DOCUMENT SECTION>

***

Formalising Ramsey theory, II
[Isabelle
Paul Erdős
Ramsey's theorem
ordinal partitions
formalised mathematics
]
Unlike the natural sciences, which are confined to what actually exists in the universe, mathematics is limited only by our imagination. Some branches, such as number theory, attract much attention, while other topics languish in the fringes. One fringe topic is Ramsey theory, and if anybody has heard of it, it’s probably because it captured the attention of one of mathematics’ few celebrities: Paul Erdős. A previous post introduced Ramsey’s theorem itself. It’s reasonably well known and has significant applications. Things get more obscure when we move into the transfinite. In the sequel, you need to be familiar with ordinals, including ordinal arithmetic and order types.
A brief introduction to ordinal partitions
As previously mentioned, the infinite version of Ramsey’s theorem states that if $n$ is a positive integer and we partition the $n$-element subsets of a given infinite set $X$ into two parts, then there is an infinite subset $Y\subseteq X$ such that every $n$-subset of $Y$ is in the same part. Often $n=2$, when we can use the more intuitive terminology of graphs. If the edges of the complete graph on $X$—an infinite set of vertices—are coloured black or white, then there is an infinite subset $Y\subseteq X$ such that all edges between elements of $Y$ have the same colour: are monochromatic.
The partition notation of Erdős and Rado, written $\alpha\longrightarrow (\beta_0, \ldots,\beta_{k-1})$, means that for every partition of the set $[\alpha]^2$ (the ediges of the complete graph on $\alpha$) into $k$ colours $C_0$, $\ldots$, $C_{k-1}$, there exists $i<k$ and a subset $B\subseteq\alpha$ of order type $\beta_i$ such that $[B]^2\subseteq C_i$. In particular, the infinite version of Ramsey’s theorem can be expressed by $\omega\longrightarrow (\omega ,\omega)$. The negation of $\alpha\longrightarrow (\beta, \gamma)$ is written $\alpha \not\mkern-3mu\longrightarrow (\beta, \gamma)$.

***

REQUEST A>
Show each line of the entries below that contains the word "light".

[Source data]

***

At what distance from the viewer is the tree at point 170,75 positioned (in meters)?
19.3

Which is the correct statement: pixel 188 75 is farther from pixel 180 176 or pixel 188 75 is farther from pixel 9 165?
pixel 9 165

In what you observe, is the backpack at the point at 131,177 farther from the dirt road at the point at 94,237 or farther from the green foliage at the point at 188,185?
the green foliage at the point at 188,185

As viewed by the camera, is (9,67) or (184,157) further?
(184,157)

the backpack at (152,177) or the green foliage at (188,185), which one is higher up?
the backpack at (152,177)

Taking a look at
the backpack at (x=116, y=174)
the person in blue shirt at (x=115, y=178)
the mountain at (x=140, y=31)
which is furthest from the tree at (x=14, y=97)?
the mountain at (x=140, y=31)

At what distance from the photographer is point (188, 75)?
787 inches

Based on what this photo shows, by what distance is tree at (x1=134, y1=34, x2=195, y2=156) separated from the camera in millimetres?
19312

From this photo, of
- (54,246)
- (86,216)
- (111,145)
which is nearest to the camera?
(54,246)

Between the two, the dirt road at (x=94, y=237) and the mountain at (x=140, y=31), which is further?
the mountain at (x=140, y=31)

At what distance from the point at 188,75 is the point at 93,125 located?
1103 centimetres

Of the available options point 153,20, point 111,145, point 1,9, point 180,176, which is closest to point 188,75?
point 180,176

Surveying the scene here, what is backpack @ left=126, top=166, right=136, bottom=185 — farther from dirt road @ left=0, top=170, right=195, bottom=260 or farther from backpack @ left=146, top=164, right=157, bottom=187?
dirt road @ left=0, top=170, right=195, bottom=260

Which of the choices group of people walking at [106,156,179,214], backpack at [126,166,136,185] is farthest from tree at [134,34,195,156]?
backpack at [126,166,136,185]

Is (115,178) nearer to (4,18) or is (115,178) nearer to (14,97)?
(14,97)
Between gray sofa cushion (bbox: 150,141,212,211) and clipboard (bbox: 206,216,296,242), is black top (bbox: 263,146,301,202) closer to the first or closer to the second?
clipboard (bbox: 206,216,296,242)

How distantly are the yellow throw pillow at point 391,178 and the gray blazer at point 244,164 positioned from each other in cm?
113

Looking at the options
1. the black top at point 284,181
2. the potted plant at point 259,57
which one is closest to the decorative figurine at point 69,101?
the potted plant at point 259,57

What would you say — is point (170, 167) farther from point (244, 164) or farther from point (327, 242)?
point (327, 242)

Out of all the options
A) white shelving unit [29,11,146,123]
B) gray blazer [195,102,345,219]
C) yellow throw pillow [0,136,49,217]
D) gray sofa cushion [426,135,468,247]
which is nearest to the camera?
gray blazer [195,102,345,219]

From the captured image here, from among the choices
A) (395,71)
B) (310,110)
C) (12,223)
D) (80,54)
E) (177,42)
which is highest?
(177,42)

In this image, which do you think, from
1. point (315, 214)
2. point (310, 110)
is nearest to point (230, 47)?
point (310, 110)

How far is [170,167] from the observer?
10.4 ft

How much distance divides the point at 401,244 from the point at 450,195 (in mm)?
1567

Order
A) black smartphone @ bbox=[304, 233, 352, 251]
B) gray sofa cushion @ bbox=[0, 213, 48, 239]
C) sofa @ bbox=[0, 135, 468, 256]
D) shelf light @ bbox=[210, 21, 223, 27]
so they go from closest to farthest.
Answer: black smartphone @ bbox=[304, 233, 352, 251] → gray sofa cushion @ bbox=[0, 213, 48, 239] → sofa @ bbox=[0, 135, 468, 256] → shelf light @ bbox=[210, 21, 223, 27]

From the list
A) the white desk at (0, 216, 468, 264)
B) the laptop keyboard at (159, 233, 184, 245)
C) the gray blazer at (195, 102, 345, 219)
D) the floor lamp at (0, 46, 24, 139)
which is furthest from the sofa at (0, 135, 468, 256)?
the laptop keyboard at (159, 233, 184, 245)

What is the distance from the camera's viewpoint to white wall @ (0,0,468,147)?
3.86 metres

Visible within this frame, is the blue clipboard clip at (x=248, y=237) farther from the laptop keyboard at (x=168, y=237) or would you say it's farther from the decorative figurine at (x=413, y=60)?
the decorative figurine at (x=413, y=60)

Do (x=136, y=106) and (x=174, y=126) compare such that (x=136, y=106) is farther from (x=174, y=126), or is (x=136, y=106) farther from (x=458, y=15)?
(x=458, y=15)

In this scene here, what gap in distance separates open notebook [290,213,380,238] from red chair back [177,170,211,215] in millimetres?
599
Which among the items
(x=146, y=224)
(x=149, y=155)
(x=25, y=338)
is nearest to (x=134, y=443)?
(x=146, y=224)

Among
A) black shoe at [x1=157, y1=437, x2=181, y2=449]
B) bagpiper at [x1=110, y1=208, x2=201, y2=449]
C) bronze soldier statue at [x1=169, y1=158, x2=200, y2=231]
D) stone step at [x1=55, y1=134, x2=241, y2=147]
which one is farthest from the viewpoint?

***

REQUEST B>
According to the post on Ramsey theory, which mathematical celebrity's attention did Ramsey theory capture?

FINISHED ANSWER A>
D) shelf light @ bbox=[210, 21, 223, 27]
Answer: black smartphone @ bbox=[304, 233, 352, 251] → gray sofa cushion @ bbox=[0, 213, 48, 239] → sofa @ bbox=[0, 135, 468, 256] → shelf light @ bbox=[210, 21, 223, 27]

FINISHED ANSWER B>
Paul Erdős